Equivalence testing in nutritional epidemiology: when 'no significant difference' is not enough

Daniel Okafor; Lars Henriksen

doi:10.5281/zenodo.dai-2025-04

Methodology Paper

Equivalence testing in nutritional epidemiology: when 'no significant difference' is not enough

DAI-MP-2025-04

Daniel Okafor, PhD, MS; Lars Henriksen, PhD
Published July 22, 2025 · DOI: 10.5281/zenodo.dai-2025-04

Abstract

In dietary assessment validation and in nutritional epidemiology more generally, investigators routinely conclude that two methods of measurement are interchangeable, or that an intervention has no effect on intake, on the basis of a non-significant null-hypothesis test. Such inferences are formally invalid: failure to reject the null hypothesis of no difference is not evidence of no difference. Equivalence testing — specifically the two one-sided tests (TOST) procedure — provides a defensible framework in which a pre-specified equivalence margin is compared to a confidence interval for the true difference, permitting conclusions of practical equivalence where the data support them. This methodology paper sets out the TOST procedure and its variants in the context of dietary assessment: choice of equivalence margin, handling of clustered data, handling of skewed residuals, and pairing with Bland-Altman limits of agreement.

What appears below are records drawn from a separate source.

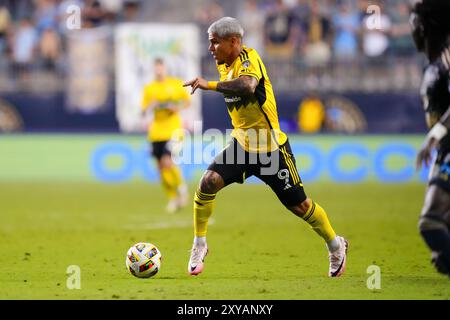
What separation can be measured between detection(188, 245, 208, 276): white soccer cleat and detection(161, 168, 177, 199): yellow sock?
7092mm

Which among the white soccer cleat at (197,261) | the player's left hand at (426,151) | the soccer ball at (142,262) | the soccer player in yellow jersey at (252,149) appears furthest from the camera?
the white soccer cleat at (197,261)

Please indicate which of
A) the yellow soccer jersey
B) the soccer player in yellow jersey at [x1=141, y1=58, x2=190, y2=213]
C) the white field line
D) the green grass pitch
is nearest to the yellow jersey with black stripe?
the green grass pitch

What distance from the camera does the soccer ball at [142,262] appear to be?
8.63 meters

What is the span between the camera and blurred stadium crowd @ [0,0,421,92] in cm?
2100

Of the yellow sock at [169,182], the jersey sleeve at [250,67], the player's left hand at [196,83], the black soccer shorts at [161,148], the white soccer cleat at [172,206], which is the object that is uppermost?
the jersey sleeve at [250,67]

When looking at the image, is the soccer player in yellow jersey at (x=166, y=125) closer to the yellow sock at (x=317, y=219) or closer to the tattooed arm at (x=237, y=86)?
the yellow sock at (x=317, y=219)

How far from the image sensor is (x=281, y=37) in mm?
21922

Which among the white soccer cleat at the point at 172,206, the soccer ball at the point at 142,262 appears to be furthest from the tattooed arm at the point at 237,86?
the white soccer cleat at the point at 172,206

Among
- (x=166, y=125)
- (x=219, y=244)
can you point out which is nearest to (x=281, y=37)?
(x=166, y=125)

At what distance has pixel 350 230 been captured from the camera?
12.9 m

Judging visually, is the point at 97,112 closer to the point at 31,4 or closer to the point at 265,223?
the point at 31,4

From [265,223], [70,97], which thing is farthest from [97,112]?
[265,223]

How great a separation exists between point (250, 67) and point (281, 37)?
13758mm

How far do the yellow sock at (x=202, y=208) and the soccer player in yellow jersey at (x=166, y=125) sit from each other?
697cm
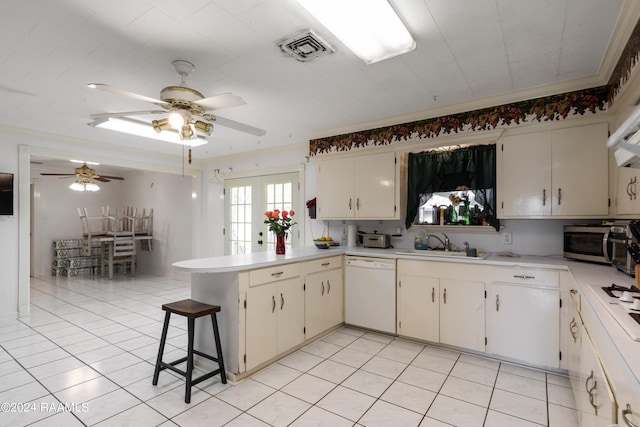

Worked examples address the validation of a new test method against a reference, and the comparison of two dietary assessment tools against each other. The paper documents four common errors: (i) misinterpreting non-significance as equivalence, (ii) choosing an equivalence margin post-hoc, (iii) treating asymmetric margins as symmetric, and (iv) failing to integrate equivalence conclusions with clinical-decision thresholds. A reporting template is proposed for equivalence claims in dietary assessment. Where the study's goal is to demonstrate that one method can substitute for another, equivalence testing — not null-hypothesis testing — is the procedure with defensible inferential properties.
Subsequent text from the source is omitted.